▶ _Yazılı Görevler_:
**a)** Verilen metne göre Şair Şahin, okurun Bun'da nelere tanık olduğunu söylüyor? Bir ile üç cümle arasında açıklayın.
**b)** Verilen metnin bir bölümünü olduğu gibi yazın: "- Kültür-Sanat" sözlerinin geçtiği yerden başlayın ve "söyleyişle dile getiriyor." sözlerinden sonra bırakın.

*** Verilen Metin ***

- Kültür-Sanat
- 19.04.2025 13:25
İlk kitabı büyük ilgi gören Onur Şahin’in yeni kitabı ‘Bun’ üzerine konuştuk. Şair Şahin, “Bun’da özellikle ülke olarak maruz kaldığımız acılara, şiirlerdeki öznenin hem bireysel hem toplumsal kaygılarına ve bütün bunların onda bıraktığı sıkıntıya tanık oluyoruz” dedi
ONURHAN ALPAGUT-RÖPORTAJ
Bayburt doğumlu Şair Onur Şahin ile şiir ve kitapları üzerine konuştuk. 2015 yılında yayımlanan ilk kitabı Gamdan Kale ile büyük ilgi gören Onur Şahin’in yeni kitabı “Bun” kısa süre önce raflarda yerini aldı. Yeni kitap; Bun Devri, Ölüm Resitali, Koygun Trio ve Karantina adlı dört bölümden oluşuyor. Şair Şahin ‘Bun’ da yaşadığımız toplumsal kırılmaları ve çağına tanıklık etmenin sıkıntısını lirik bir söyleyişle dile getiriyor.

*** Veri Bölümü ***

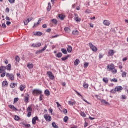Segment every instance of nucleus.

***

▶ _Görev Yanıtları_:
**a)** Şahin'e göre okur Bun'da özellikle ülke olarak maruz kalınan acılara ve şiirlerdeki öznenin hem bireysel hem toplumsal kaygılarına tanık oluyor. Okur bunların yanı sıra bütün bu yaşananların özneye bıraktığı sıkıntıya da tanık oluyor.

**b)**
- Kültür-Sanat
- 19.04.2025 13:25
İlk kitabı büyük ilgi gören Onur Şahin’in yeni kitabı ‘Bun’ üzerine konuştuk. Şair Şahin, “Bun’da özellikle ülke olarak maruz kaldığımız acılara, şiirlerdeki öznenin hem bireysel hem toplumsal kaygılarına ve bütün bunların onda bıraktığı sıkıntıya tanık oluyoruz” dedi
ONURHAN ALPAGUT-RÖPORTAJ
Bayburt doğumlu Şair Onur Şahin ile şiir ve kitapları üzerine konuştuk. 2015 yılında yayımlanan ilk kitabı Gamdan Kale ile büyük ilgi gören Onur Şahin’in yeni kitabı “Bun” kısa süre önce raflarda yerini aldı. Yeni kitap; Bun Devri, Ölüm Resitali, Koygun Trio ve Karantina adlı dört bölümden oluşuyor. Şair Şahin ‘Bun’ da yaşadığımız toplumsal kırılmaları ve çağına tanıklık etmenin sıkıntısını lirik bir söyleyişle dile getiriyor.